**Task item:** The line with "大檸檬用圖(圖/翻攝自日本テレビ)" through the last line of the entries: give these again exactly, and only these, without any pictures.

**Recorded information:**
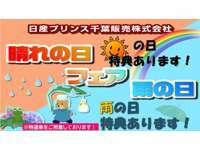 日産プリンス千葉販売 ユースクエア成田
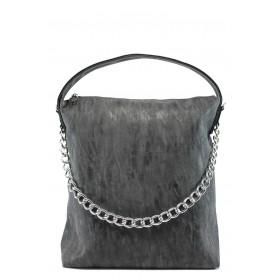 Дамска чанта - висококачествена еко-кожа - черни - EO-7786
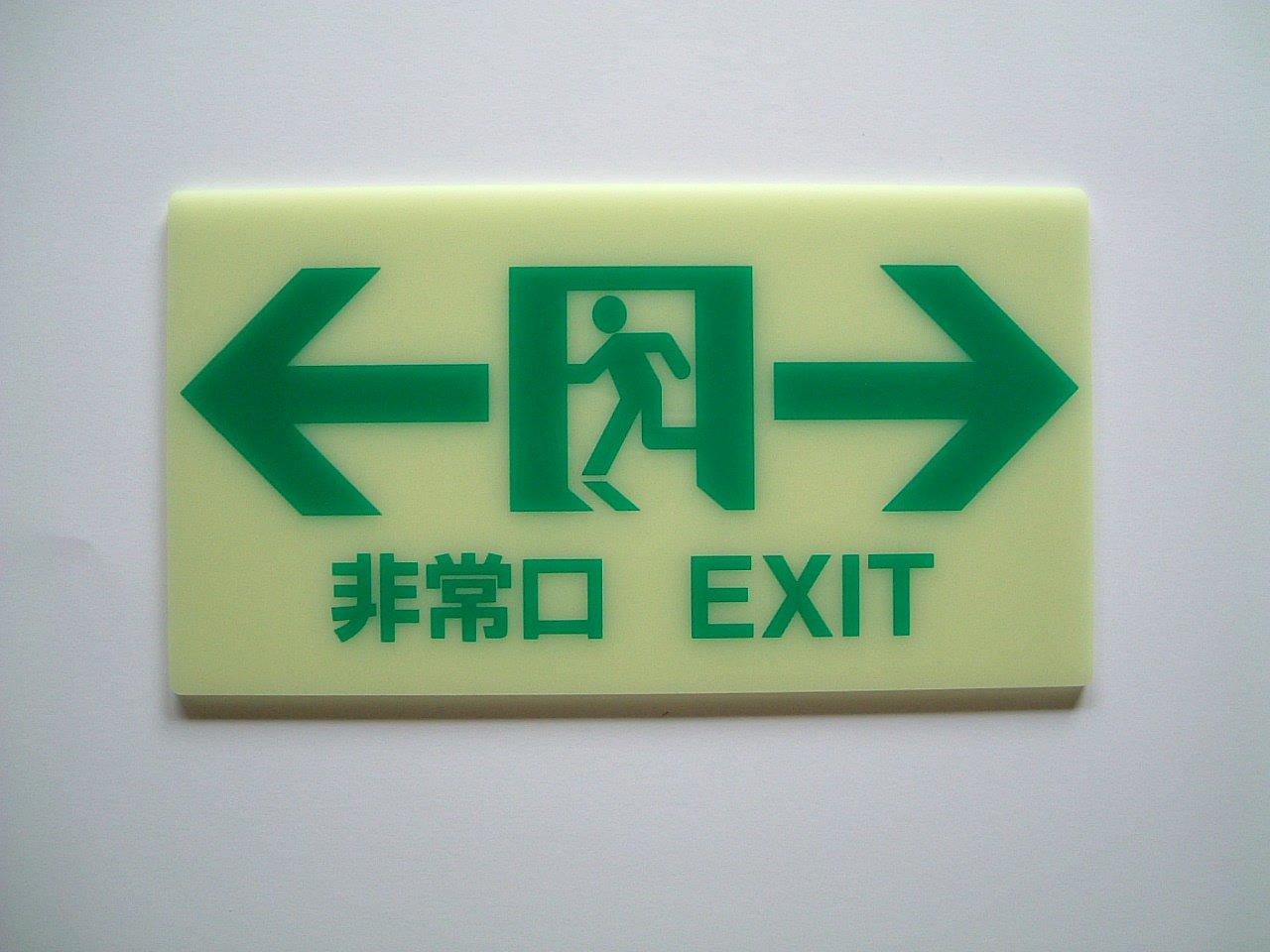 壁面避難誘導標識板【高輝度蓄光アクリル標識板】 (人型矢印C-小 180×100)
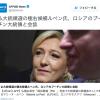【フランス大統領選は4/23】ルペン候補演説:私は、合法移民も不法移民も停止させたい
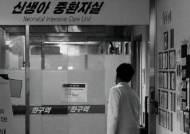 이대목동병원 3명 구속에 의료계 반발…유족은 분노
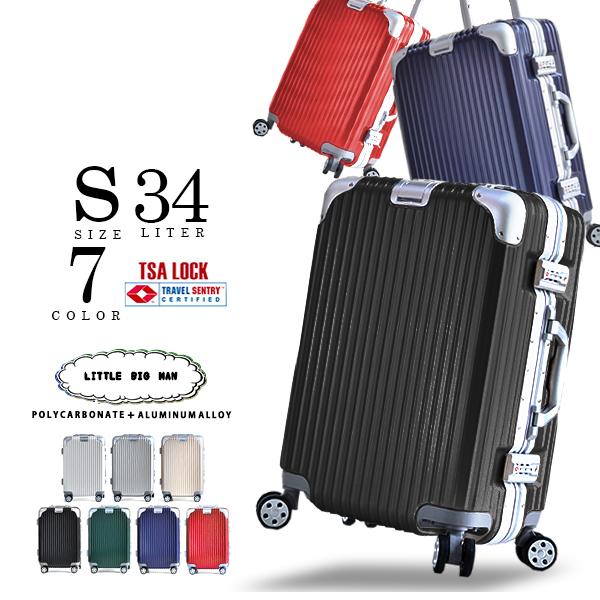 【エード創業31周年セール】4輪 スーツケース 機内持込 アルミニウム合金付属 Sサイズ vangather [032-s] 全7色 TSAロック搭載 20インチ シルバー 2~3泊 4輪キャスター キャリーケース 送料無料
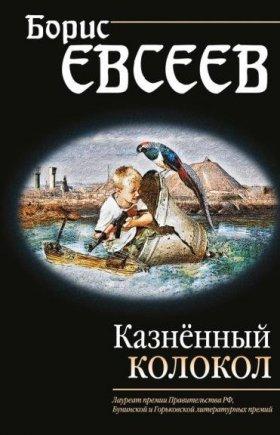 Три книги о Донбассе Борис Евсеев Казненный колокол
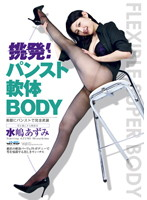 Provocation! Azumi Mizushima soft body BODY pantyhose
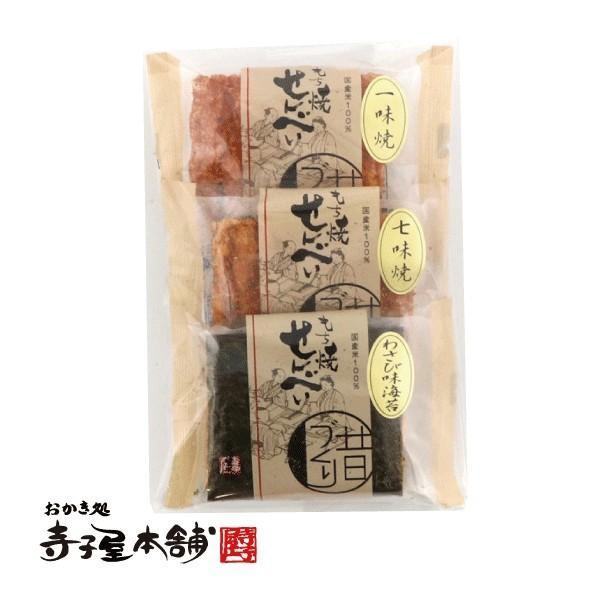 敬老の日 2021 お菓子 せんべい おかき プレゼント 個包装 国産 もち米 辛味三昧 3枚パック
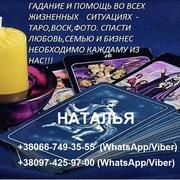 Магические услуги,  Киев. Гадание на картах Таро,  Киев.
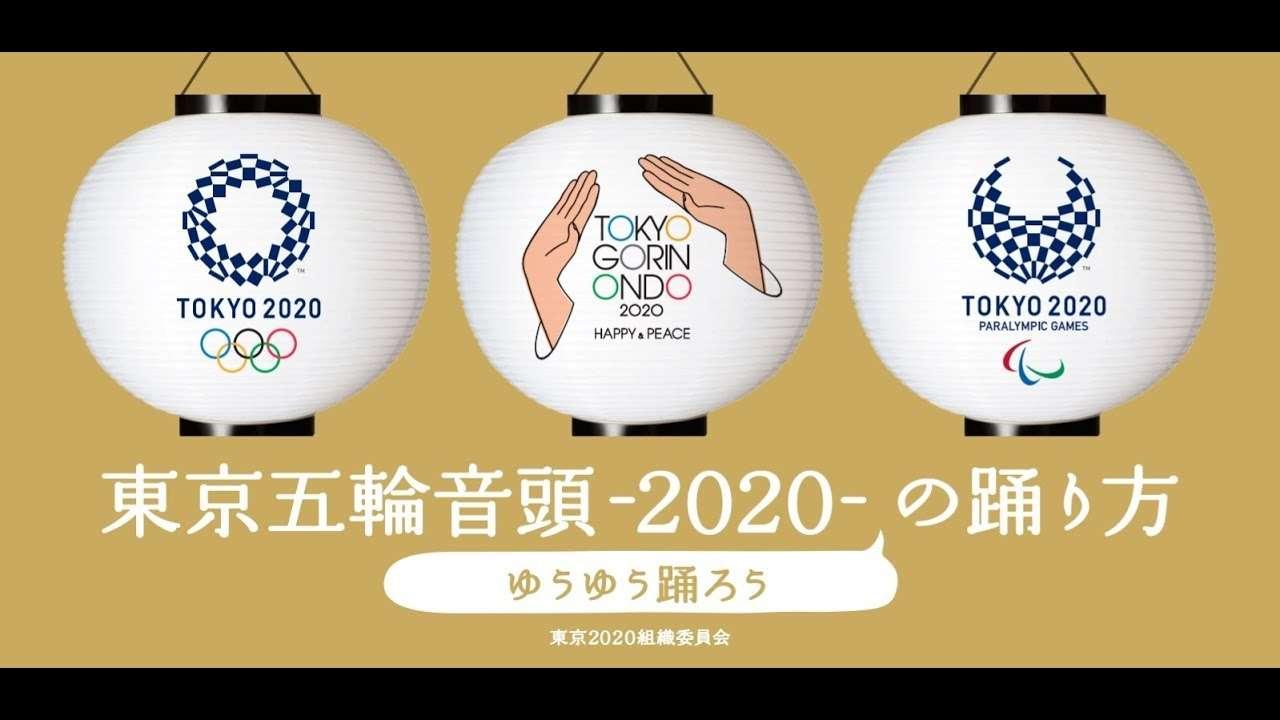 東京五輪音頭-2020- の踊り方 ~ゆうゆう踊ろう~ / How to dance TOKYO GORIN ONDO 2020 (basic tempo) - YouTube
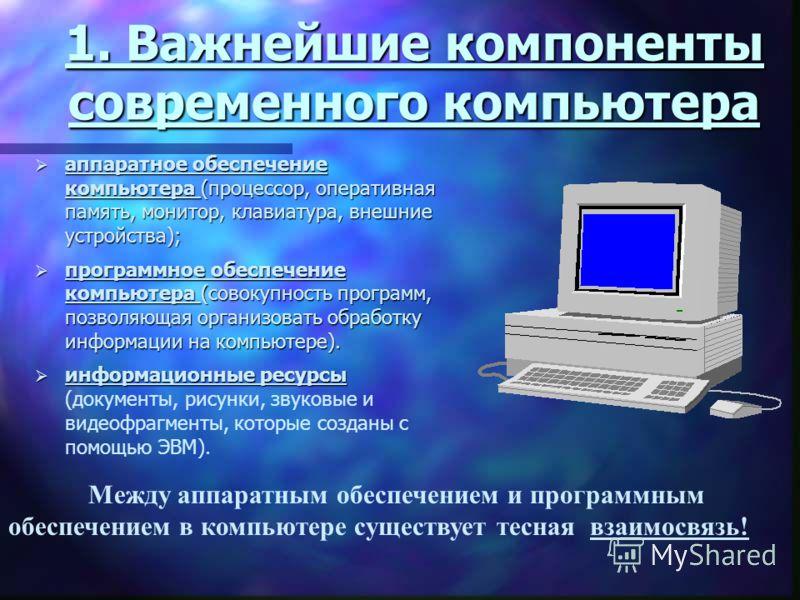 1. Важнейшие компоненты современного компьютера аппаратное обеспечение компьютера (процессор, оперативная память, монитор, клавиатура, внешние устройства); аппаратное обеспечение компьютера (процессор, оперативная память, монитор, клавиатура, внешние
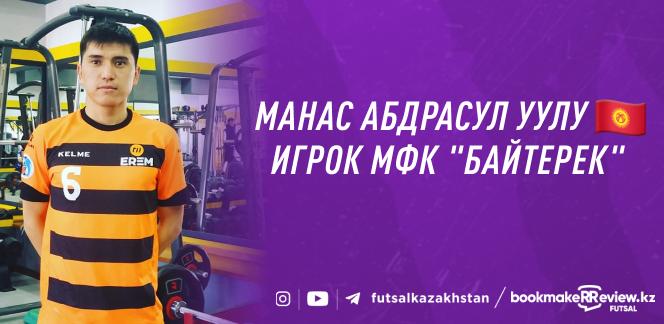 МФК «Байтерек» пополнился еще одним игроком сборной Кыргызстана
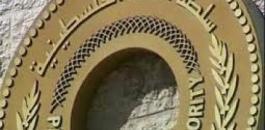 سلطة النقد واموال المنحة القطرية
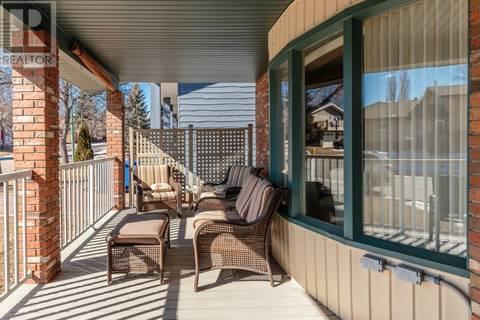 226 Frobisher Crescent, Saskatoon   Image 2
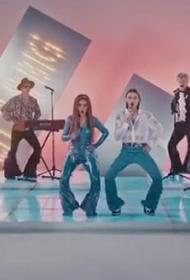 Клип на песню группы Little Big для «Евровидения» набрал наибольшее число просмотров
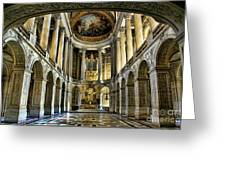 Inside Versailles  I  Greeting Card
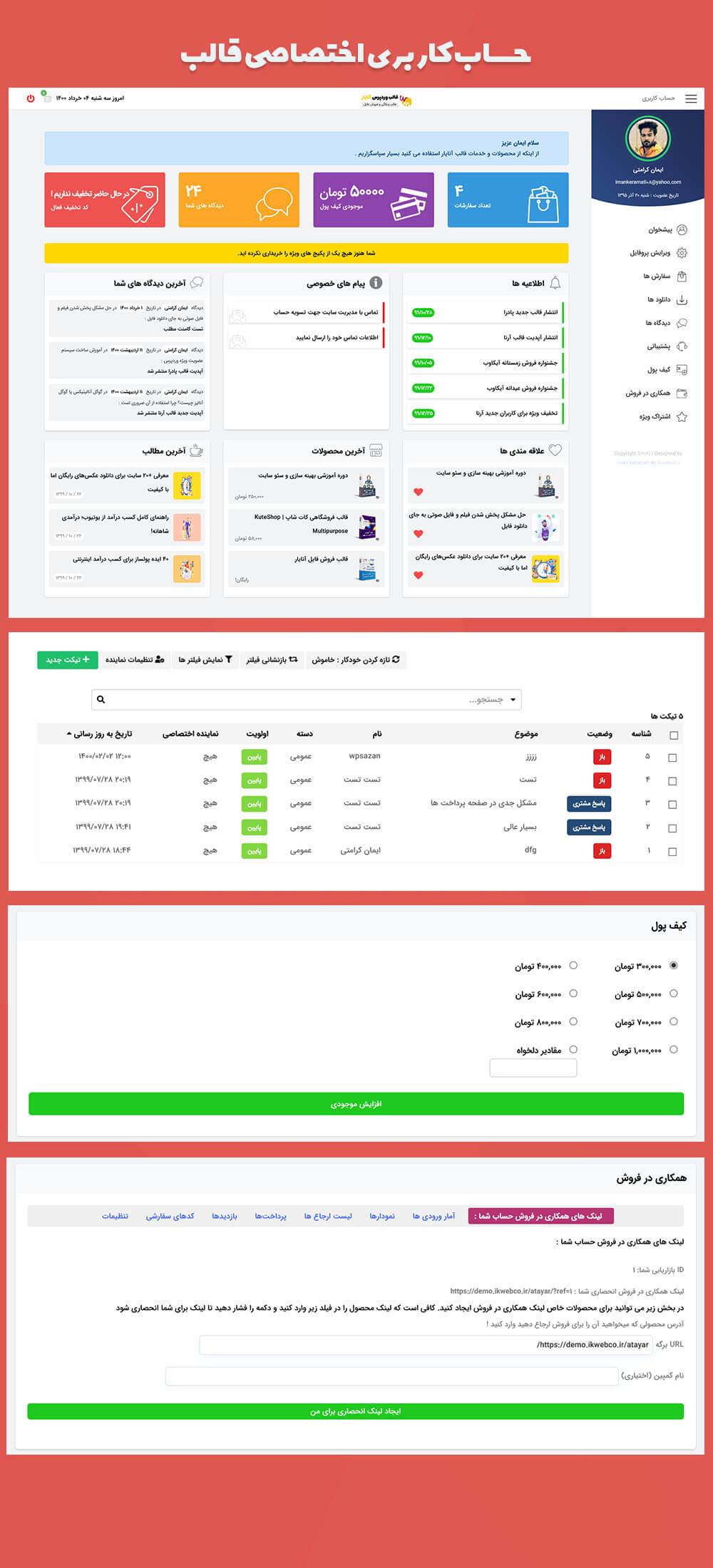 حساب کاربری قالب فروش فایل دانلودی دیاکو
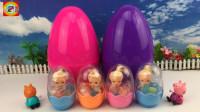小猪佩奇分享芭比公主奇趣蛋超大彩色惊喜蛋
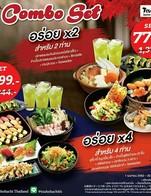 """🎏🎏ชุดสุดคุ้ม Combo Set  """"สึโบฮาจิ"""" จัดชุดเมนูอาหารญี่ปุ่นสุดพิเศษ กับโปรโมชั่นคอมโบ เซ็ต (Combo Set) จัดชุดใหญ่อิ่มยกก๊วน เริ่มต้นเพียง 779 บาท พร้อมทั้งรับสิทธิ์แลกซื้ออาหารในราคาพิเศษแบบไม่อั้น เพียงสั่งชุดคอมโบ เซ็ต ตั้งแต่วันที่ 1 เมษายน 2562– 30 มิถุนายน 2562  ที่ร้านอาหารญี่ปุ่นสึโบฮาจิสาขาที่ร่วมรายการ   รายละเอียดเพิ่มเติม https://goo.gl/xwsYHP"""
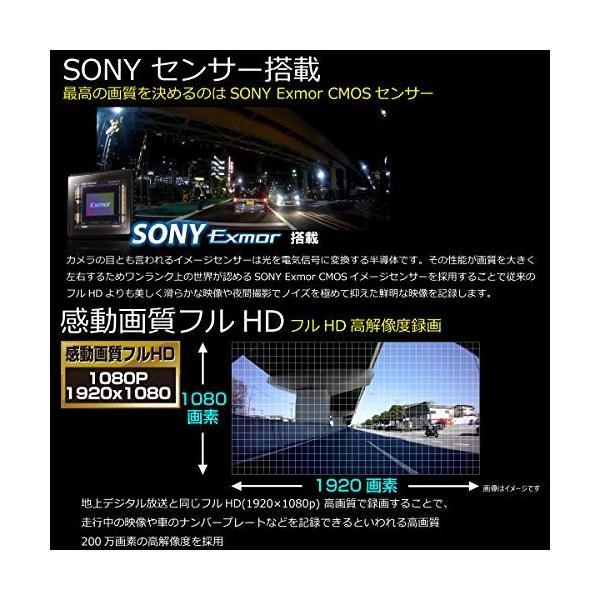 PAPAGO!2カメラドライブレコーダー専用 SONY Exmorセンサー搭載 フルHD高画質 リアカメラ「S1」 A-GS-S1|ambitionz-shop|04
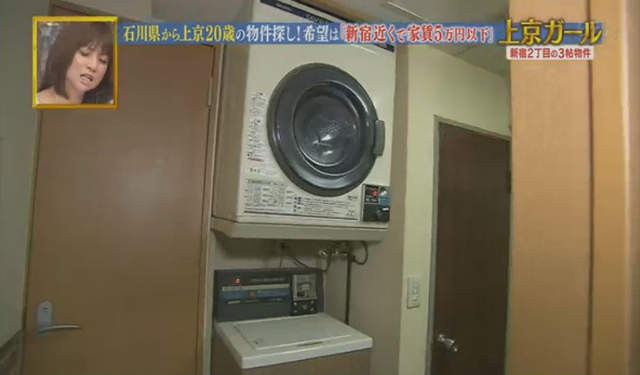 大檸檬用圖(圖/翻攝自日本テレビ)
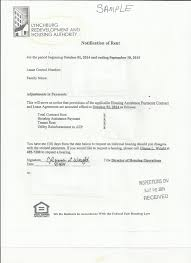 Rent Verification Letter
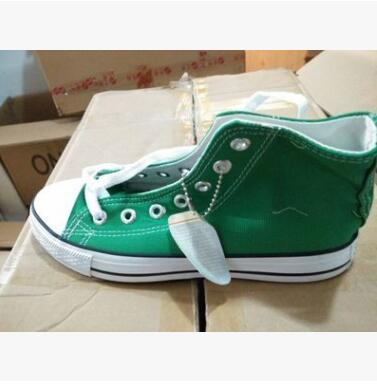 yüksek yeşil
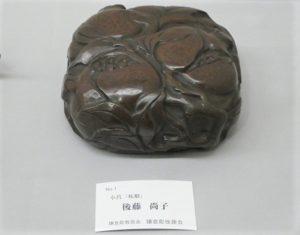 P1030750 - コピー (2)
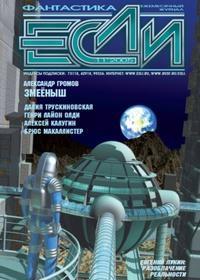Журнал «Если», 2005 № 11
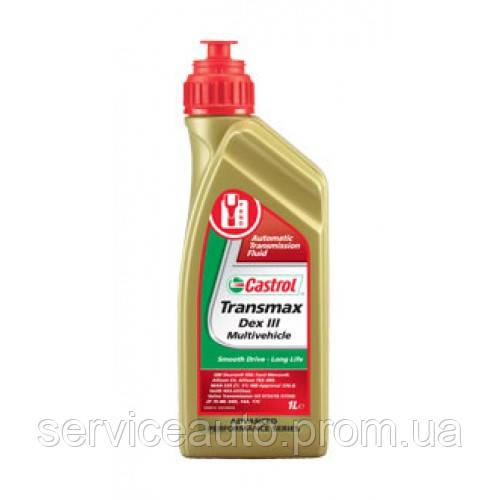 Трансмиссионное масло CASTROL TRANSMAX DEX III MULTIVEHICLE 1 л (EB-TRAD3M-12X1 Л)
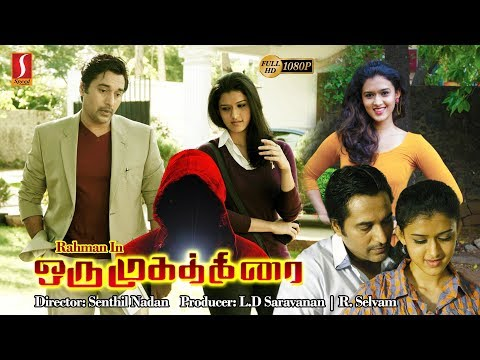 oru mugathirai Tamil Full Movie | New...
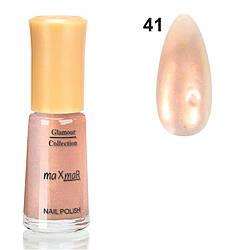 Лак для ногтей maXmaR № 041 7 ml MN-06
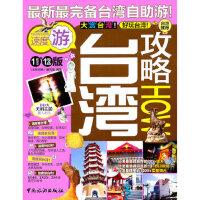 【新书店正品包邮】 台湾攻略 《全球攻略》编写组 9787503242083 中国旅游出版社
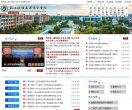 浙江財經大學東方學院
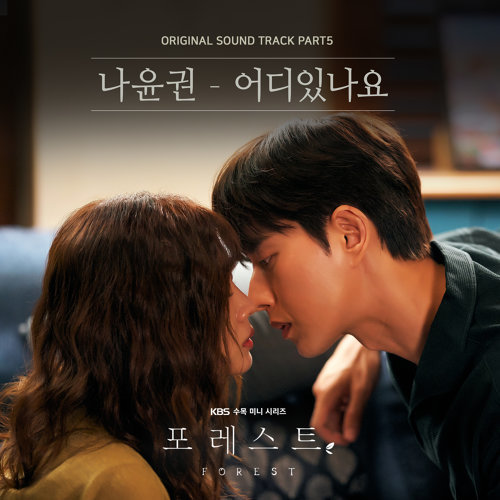 Forest OST Part.5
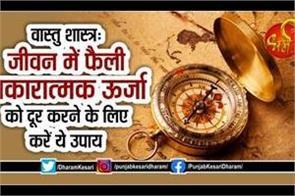 vastu shastra remedies for positivity in hindi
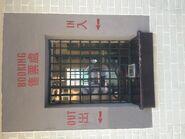 Old Tai Po Market Station ticket office 13-04-2015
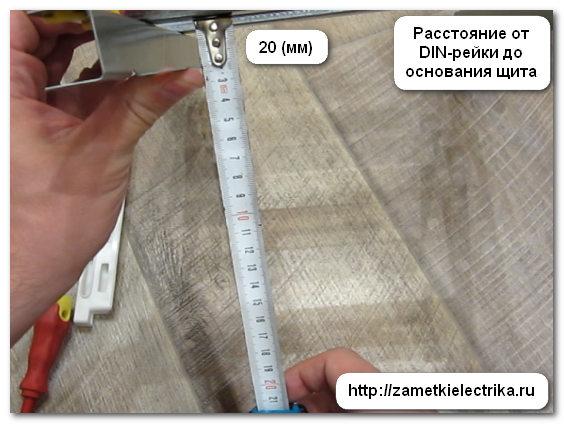 sborka_i_ustanovka_shhita_dlya_garazha_31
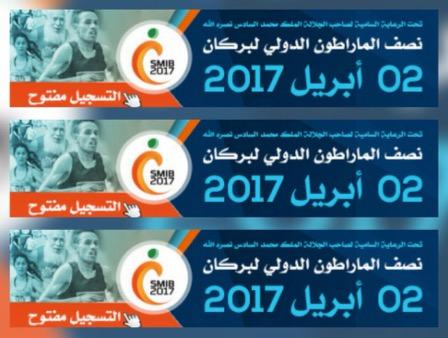 إعلان للعموم: حول تنظيم النسخة الثالثة  لنصف الماراطــــون الدولي ببركان يوم الاحد 02 ابريل 2017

**Response area:**
 大檸檬用圖(圖/翻攝自日本テレビ)
 Rent Verification Letter
 yüksek yeşil
 P1030750 - コピー (2)
Журнал «Если», 2005 № 11
 Трансмиссионное масло CASTROL TRANSMAX DEX III MULTIVEHICLE 1 л (EB-TRAD3M-12X1 Л)
 oru mugathirai Tamil Full Movie | New...
 Лак для ногтей maXmaR № 041 7 ml MN-06
 【新书店正品包邮】 台湾攻略 《全球攻略》编写组 9787503242083 中国旅游出版社
 浙江財經大學東方學院
 Forest OST Part.5
 vastu shastra remedies for positivity in hindi
 Old Tai Po Market Station ticket office 13-04-2015
 sborka_i_ustanovka_shhita_dlya_garazha_31
 إعلان للعموم: حول تنظيم النسخة الثالثة  لنصف الماراطــــون الدولي ببركان يوم الاحد 02 ابريل 2017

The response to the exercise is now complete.